» Given text:
The scene was one of unbridled joy; with fans bouncing on the terraces and raising the Philips Stadion roof. After years of frustration at the hands of their greatest enemy, PSV had finally beaten Ajax in the league, the first time they had managed to do so since 2009. In emphatic style, the Eindhoven side demonstrated their true potential with a comprehensive 4-0 rout. It was a euphoric result. It was a warning signal to the Eredivisie. It was the greatest achievement of Phillip Cocu’s burgeoning managerial career.
In recent encounters with Ajax, PSV have let emotion destroy rationality. The magnitude of fixtures against de Amsterdammers seemed to bring about a cavalier attitude, with PSV overly-eager to earn bragging rights. When the two clubs met last season, Dick Advocaat employed a typically-offensive style which led to high-scoring affairs won by the more composed Ajax. It felt like PSV were lacking a solid foundation from which to attack, rushing forward with reckless abandon. In many ways, they were victims of their own desire.
However, the more pragmatic approach of Phillip Cocu proved to be a perfect antidote for PSV this time. Cocu is of a similar ilk to Ajax head coach Frank de Boer; the two sharing a similar career trajectory culminating in a coaching partnership with Holland at the 2010 World Cup. The dividing lines between PSV and Ajax are well-documented, but Cocu and de Boer have a lot in common. They are from the intellectual breed of coaches, who take an almost scientific approach to analysis and game preparation. Therefore, it was tremendously-exciting to see this subplot develop over the weekend.
In all honesty, Cocu outmaneuvered de Boer from a strategical standpoint, which is fine praise for even the greatest managers. The highly-successful de Boer is amongst the sharpest coaches in the game today, as illustrated by the succession of Eredivisie championships which he has masterminded. In recent times, PSV have lacked a manager to compete with de Boer’s new-wave ideas and philosophies. Fred Rutten wasn’t favoured. Advocaat was consumed by a love of goals. However, now it appears that, in Phillip Cocu, they’ve finally found a manager to compete with de Boer on every level. PSV’s 4-0 victory was the biggest league defeat inflicted upon Ajax in the de Boer reign, and may prove to be a portent of greater competition to come. It shows that PSV are serious again. It shows that Cocu, viewed as a figurehead of change, also has the tactical acumen which could lead to great things. It shows that de Boer may be facing his stiffest test yet.
For the first time in four years, PSV entered a heated game against Ajax with a discernible game-plan. It’s no coincidence that they won for the first time in that duration. As a spectator, it was clear to see that Cocu, along with impressive coaches Ernest Faber and Chris van der Weerden, had plotted a comprehensive plan as to how his side should deal with Ajax and win the game. It worked to perfection.

» Tasks to carry out:
(a) For the article on PSV's win over Ajax, state whether each statement agrees with it: (i) the 4-0 result was PSV's first league win over Ajax since 2009; (ii) Cocu and de Boer formed a coaching partnership with Holland at the 2010 World Cup; (iii) Advocaat used a cautious, defensive style against Ajax last season. For each one, give yes or no and quote the deciding words of the article exactly.
(b) Return the passage of the article on PSV's win over Ajax starting with "However, the more" and going on through "over the weekend.", copied exactly.

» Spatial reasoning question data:

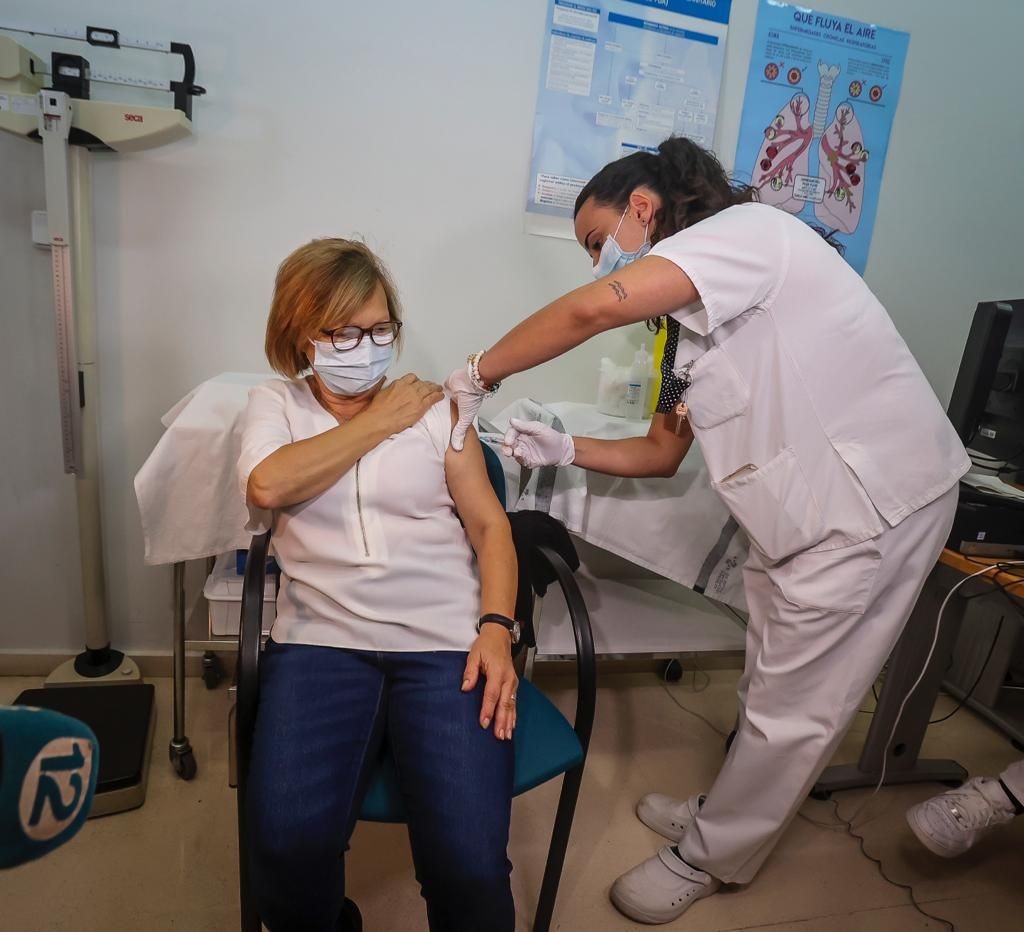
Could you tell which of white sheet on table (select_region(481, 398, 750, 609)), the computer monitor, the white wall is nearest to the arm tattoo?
white sheet on table (select_region(481, 398, 750, 609))

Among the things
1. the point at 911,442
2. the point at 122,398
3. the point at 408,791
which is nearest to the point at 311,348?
the point at 408,791

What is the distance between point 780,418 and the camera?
118 centimetres

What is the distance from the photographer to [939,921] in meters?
1.50

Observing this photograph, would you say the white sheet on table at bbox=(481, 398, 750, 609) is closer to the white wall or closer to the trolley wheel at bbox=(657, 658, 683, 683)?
the white wall

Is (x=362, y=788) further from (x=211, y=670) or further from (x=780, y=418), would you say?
(x=211, y=670)

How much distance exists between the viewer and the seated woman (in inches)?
38.1

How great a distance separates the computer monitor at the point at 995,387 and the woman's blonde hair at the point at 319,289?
1409 millimetres

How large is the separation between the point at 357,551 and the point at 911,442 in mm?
974

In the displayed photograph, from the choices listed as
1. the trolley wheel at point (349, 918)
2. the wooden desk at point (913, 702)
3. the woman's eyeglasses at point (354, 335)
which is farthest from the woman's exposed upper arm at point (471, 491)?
the wooden desk at point (913, 702)

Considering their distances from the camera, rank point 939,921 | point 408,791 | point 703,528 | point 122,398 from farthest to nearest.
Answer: point 122,398
point 703,528
point 939,921
point 408,791

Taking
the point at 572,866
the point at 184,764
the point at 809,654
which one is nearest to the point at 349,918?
the point at 572,866

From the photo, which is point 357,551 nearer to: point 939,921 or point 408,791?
point 408,791

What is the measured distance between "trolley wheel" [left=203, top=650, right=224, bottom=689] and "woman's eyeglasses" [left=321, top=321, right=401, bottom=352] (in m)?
1.24

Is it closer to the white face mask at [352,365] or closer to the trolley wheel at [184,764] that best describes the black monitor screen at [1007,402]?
the white face mask at [352,365]
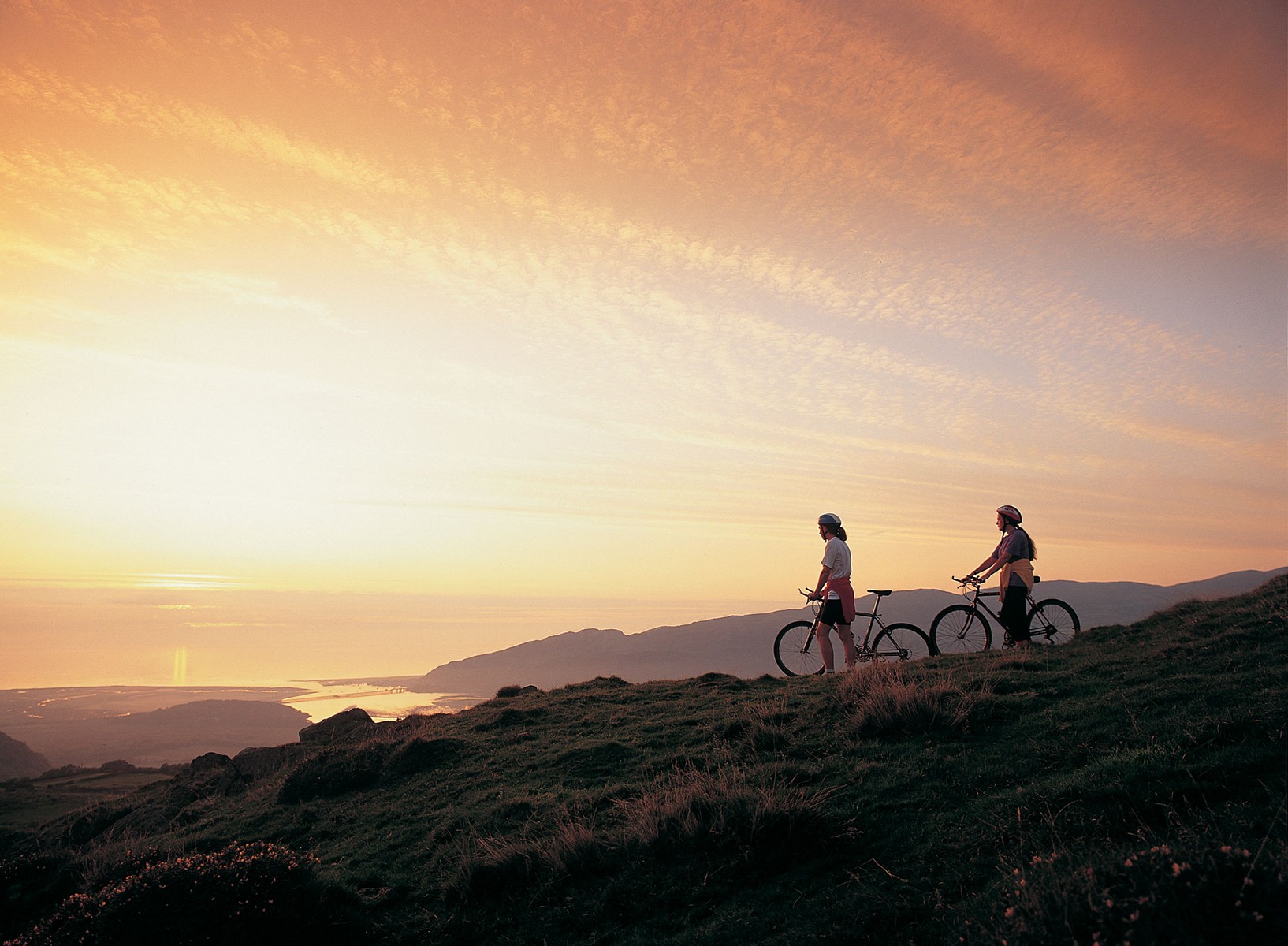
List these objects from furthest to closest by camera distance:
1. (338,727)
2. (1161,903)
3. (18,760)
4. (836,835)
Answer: (18,760), (338,727), (836,835), (1161,903)

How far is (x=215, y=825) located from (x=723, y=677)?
33.8 feet

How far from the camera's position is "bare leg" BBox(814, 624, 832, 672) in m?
14.0

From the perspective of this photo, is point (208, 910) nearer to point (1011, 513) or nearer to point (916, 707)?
point (916, 707)

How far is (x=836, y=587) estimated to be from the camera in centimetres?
1396

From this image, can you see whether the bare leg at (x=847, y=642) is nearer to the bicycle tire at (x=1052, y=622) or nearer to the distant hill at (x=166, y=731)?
the bicycle tire at (x=1052, y=622)

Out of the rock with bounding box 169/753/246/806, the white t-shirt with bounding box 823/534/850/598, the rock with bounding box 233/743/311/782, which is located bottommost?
the rock with bounding box 169/753/246/806

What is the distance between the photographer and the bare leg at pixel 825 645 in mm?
14047

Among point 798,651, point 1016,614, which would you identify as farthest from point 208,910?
point 1016,614

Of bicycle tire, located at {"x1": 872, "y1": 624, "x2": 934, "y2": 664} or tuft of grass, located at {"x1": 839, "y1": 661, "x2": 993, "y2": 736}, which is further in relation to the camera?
bicycle tire, located at {"x1": 872, "y1": 624, "x2": 934, "y2": 664}

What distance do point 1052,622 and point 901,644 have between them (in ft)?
10.2

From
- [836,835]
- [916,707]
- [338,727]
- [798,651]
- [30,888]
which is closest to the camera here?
[836,835]

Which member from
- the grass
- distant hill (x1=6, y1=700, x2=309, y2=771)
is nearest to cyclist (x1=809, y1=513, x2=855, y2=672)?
the grass

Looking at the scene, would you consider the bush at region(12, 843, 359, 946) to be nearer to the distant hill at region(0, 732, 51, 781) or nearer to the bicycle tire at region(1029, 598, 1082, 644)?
the bicycle tire at region(1029, 598, 1082, 644)

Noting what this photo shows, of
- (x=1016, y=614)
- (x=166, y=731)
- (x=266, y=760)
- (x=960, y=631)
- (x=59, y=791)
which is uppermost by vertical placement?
(x=1016, y=614)
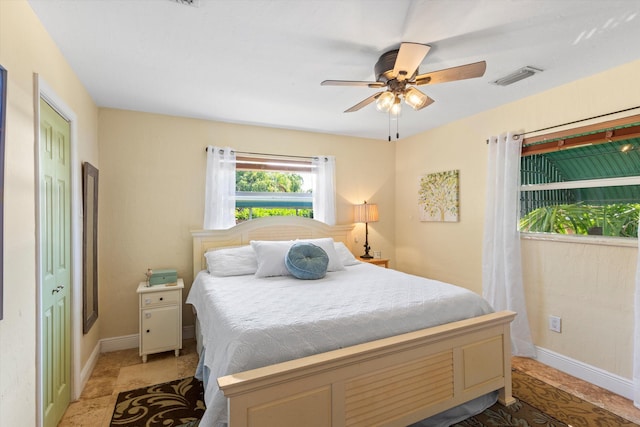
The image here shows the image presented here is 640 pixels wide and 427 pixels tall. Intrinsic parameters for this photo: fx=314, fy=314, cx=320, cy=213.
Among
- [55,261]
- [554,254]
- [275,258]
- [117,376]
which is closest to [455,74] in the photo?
[554,254]

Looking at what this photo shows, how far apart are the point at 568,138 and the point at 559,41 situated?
1.03 m

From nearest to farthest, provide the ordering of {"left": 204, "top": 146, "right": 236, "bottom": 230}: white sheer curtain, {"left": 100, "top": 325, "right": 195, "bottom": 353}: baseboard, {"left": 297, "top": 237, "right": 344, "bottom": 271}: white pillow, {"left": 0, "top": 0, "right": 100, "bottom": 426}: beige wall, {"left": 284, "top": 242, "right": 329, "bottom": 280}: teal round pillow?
{"left": 0, "top": 0, "right": 100, "bottom": 426}: beige wall < {"left": 284, "top": 242, "right": 329, "bottom": 280}: teal round pillow < {"left": 100, "top": 325, "right": 195, "bottom": 353}: baseboard < {"left": 297, "top": 237, "right": 344, "bottom": 271}: white pillow < {"left": 204, "top": 146, "right": 236, "bottom": 230}: white sheer curtain

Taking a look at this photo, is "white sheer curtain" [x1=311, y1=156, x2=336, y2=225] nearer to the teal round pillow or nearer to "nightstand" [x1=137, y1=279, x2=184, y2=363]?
the teal round pillow

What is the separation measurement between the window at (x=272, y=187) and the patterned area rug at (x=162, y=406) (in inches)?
75.0

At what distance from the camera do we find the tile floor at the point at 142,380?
2.11 m

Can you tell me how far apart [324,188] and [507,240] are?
2141 mm

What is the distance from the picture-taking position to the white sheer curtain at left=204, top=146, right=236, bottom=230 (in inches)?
137

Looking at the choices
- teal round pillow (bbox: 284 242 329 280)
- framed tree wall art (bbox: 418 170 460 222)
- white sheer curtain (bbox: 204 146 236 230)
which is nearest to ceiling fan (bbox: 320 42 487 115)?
teal round pillow (bbox: 284 242 329 280)

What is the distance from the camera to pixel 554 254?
9.04 ft

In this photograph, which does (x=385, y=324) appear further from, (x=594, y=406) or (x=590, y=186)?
(x=590, y=186)

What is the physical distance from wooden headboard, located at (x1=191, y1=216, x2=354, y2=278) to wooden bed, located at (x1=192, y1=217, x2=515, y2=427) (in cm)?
217

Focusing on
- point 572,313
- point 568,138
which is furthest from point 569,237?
point 568,138

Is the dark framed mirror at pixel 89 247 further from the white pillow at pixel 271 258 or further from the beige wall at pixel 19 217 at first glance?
the white pillow at pixel 271 258

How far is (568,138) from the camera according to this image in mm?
2664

» Expected responses:
(a)
(i) Yes: "the first time they had managed to do so since 2009"
(ii) Yes: "culminating in a coaching partnership with Holland at the 2010 World Cup"
(iii) No: "Dick Advocaat employed a typically-offensive style"

(b)
However, the more pragmatic approach of Phillip Cocu proved to be a perfect antidote for PSV this time. Cocu is of a similar ilk to Ajax head coach Frank de Boer; the two sharing a similar career trajectory culminating in a coaching partnership with Holland at the 2010 World Cup. The dividing lines between PSV and Ajax are well-documented, but Cocu and de Boer have a lot in common. They are from the intellectual breed of coaches, who take an almost scientific approach to analysis and game preparation. Therefore, it was tremendously-exciting to see this subplot develop over the weekend.